"RT only carried it one time the first time we played Colorado," Brown said. "That just shows you the diversity we have at running back."
RT is the fastest player (4.23) that Brown has ever coached, yet coaches are trying to impress upon the sophomore this week that he needs to run north-south instead of "dancing around" behind the LOS. If healthy, Charles' combination of power and speed makes him prototypical of the type of back that Brown likes to feature in his offense. Yet, Charles' disappearing act against A&M (five carries for 10 yards) had led many to ask if he has re-injured his ankle or if he is in Brown's dog house following his fumble at A&M.
"Jamaal got banged up a little bit Friday but I think he's going to be fine," Brown told me. "We're probably in the best shape we've been in at running back all season going into this Saturday."
Specifically, Charles had some tightening in his ankle but the bigger problem was that he injured a hand ("badly" according to Brown) on the quarterback draw play prior to his fumble. At the same time, what we've seen this season with Texas' tailback-by-committee approach is that the rumbling RB with the "hot hand" gets the snaps; the fumbling RB with the butterfingers gets the sideline.
"We felt like it (A&M game) was a day when things didnt seem to be working well for (Charles) and, for Ramonce, it was," was the way Brown put it.
Charles is Texas' second-leading rusher with 782 yards (just nine yards behind Vince Young) on 107 carries. He averages 7.3 ypc and has nine touchdowns. Yet, it's been a tale of two seasons for the freshman. He began his career with the fastest start in program history, posting 563 yards on 64 carries (8.79 ypc) during the first five ballgames. But since twisting his ankle against Oklahoma, Charles has slowed to 219 yards on 43 totes (5.09 ypc).
"We'll have to figure out a plan going in Saturday and we'll have to manage it like we did last Friday and see who has the hot hand," Brown said. "The guys sure understand, at this point, that it's not about individuals. It's about the team and they'll do whatever we want them to do to win the game."

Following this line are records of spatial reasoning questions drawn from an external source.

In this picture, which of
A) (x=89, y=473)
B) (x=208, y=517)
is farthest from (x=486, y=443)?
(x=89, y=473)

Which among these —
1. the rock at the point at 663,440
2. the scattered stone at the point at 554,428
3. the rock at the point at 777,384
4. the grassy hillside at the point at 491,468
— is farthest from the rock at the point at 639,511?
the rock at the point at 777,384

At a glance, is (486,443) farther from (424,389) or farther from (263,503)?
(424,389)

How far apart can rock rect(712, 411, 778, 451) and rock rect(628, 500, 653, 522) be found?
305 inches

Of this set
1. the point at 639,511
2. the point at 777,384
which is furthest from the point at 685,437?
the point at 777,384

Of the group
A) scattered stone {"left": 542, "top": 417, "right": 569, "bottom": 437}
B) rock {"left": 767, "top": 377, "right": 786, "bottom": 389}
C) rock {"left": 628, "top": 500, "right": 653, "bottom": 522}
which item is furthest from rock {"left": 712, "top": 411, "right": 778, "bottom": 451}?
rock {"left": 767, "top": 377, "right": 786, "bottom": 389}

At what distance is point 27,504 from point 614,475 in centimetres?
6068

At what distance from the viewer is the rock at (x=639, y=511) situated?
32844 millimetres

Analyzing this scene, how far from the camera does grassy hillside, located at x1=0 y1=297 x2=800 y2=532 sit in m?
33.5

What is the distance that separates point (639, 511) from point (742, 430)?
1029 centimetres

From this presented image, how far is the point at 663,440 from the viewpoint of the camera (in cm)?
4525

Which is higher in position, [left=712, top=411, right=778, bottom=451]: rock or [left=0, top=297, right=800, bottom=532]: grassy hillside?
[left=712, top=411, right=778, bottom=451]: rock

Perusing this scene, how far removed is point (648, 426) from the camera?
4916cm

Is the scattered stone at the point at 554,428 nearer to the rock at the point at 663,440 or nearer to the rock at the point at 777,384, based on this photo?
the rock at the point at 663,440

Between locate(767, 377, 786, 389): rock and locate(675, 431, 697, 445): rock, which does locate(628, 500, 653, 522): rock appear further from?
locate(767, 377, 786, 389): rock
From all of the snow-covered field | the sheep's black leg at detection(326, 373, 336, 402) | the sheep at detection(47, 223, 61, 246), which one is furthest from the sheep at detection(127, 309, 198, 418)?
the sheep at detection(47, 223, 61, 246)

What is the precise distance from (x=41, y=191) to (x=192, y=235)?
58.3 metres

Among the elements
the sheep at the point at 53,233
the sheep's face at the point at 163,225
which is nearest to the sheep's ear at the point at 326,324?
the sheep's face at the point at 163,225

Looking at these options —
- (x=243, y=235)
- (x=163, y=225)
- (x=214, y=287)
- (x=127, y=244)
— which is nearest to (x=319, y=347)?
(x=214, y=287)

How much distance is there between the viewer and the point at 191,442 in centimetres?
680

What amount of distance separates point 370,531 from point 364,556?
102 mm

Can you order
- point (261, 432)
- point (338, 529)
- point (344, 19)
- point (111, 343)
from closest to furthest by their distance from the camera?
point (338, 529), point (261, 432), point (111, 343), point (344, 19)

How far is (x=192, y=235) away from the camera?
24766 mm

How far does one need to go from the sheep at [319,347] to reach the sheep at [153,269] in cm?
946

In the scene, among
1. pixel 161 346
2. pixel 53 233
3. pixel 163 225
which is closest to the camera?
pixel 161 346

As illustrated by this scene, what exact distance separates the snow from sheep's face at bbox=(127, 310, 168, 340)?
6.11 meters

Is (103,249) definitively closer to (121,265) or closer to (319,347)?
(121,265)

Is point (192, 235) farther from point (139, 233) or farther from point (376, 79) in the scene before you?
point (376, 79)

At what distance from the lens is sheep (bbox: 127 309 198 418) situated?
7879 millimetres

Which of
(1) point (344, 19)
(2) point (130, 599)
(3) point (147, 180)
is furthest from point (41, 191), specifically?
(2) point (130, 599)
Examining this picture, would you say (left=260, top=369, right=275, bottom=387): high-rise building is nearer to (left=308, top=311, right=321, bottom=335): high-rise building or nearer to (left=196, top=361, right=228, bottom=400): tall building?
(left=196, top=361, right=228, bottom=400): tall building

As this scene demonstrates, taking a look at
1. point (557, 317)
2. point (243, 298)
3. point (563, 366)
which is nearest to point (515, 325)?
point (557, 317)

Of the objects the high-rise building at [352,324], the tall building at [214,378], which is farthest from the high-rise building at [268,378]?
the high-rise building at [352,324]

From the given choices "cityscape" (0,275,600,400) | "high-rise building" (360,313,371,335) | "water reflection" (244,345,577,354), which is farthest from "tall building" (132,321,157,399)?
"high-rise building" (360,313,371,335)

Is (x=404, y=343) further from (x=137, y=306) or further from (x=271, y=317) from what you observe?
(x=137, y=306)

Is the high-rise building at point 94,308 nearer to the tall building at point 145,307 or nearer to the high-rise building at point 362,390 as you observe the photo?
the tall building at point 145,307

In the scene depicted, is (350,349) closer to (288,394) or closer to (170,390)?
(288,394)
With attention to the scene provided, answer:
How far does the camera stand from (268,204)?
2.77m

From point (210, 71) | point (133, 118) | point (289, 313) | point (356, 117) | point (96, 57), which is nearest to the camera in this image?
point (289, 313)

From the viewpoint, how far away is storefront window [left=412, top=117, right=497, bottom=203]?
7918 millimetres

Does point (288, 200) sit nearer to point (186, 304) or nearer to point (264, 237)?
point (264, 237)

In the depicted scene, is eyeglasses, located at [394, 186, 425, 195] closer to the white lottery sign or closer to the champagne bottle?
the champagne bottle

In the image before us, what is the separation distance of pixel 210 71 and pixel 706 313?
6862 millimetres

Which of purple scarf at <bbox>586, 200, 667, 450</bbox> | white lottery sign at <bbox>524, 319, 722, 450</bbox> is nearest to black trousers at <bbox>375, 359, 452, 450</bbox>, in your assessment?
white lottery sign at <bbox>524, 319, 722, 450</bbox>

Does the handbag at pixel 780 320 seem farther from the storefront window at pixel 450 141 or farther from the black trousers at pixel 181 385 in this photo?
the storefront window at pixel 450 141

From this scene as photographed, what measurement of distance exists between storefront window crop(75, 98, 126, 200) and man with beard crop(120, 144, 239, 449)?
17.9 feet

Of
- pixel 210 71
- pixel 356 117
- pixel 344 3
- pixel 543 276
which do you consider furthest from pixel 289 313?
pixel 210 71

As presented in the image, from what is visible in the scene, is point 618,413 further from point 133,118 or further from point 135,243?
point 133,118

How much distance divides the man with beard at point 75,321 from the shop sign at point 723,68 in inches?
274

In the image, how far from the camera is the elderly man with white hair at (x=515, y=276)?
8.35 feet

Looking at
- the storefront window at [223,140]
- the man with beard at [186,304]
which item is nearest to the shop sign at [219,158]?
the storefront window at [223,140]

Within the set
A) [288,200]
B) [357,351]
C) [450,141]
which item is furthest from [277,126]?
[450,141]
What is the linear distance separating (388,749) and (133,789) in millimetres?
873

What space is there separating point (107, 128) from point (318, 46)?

Selvin Young, who has four starts under his belt including Texas' 42-17 win over Colorado on October 15, is currently slated as the No. 3 RB alongside freshman Henry Melton. Young was limited to five yards on three attempts against the Aggies. He trails VY and the other three RBs with 374 yards in nine games this season.
"Selvin looked really good in practice and he'll be so excited about going back to Houston," Brown said. "He looks like he's 100 percent for the first time all year. He was not totally honest with us early in the season when he told us he was well, and he was guarded with his running."
Meanwhile, the H-Train has rumbled as of late. The short-yardage back has run for 167 yards and two TDs on 23 carries (7.26 ypc) during the past three outings. Melton has 398 yards on 74 rushes this year.
"Henry has improved enough to where he can play earlier in the ballgame than he has," Brown noted.
Other than health, Brown knows the best thing Texas has going for it at RB is healthy competition. No Longhorn RB has started more than three consecutive games this season.
"The best thing that we did this year was quit talking about starters and to break down some of that individualism," Brown said. "We could start Jamaal, Selvin or RT and be fine with all three. Those guys have accepted those roles, and that's a very difficult thing to do when you're at a high-profile place like this and when you're with players that are as highly recruited as ours are. I give them credit for buying into it."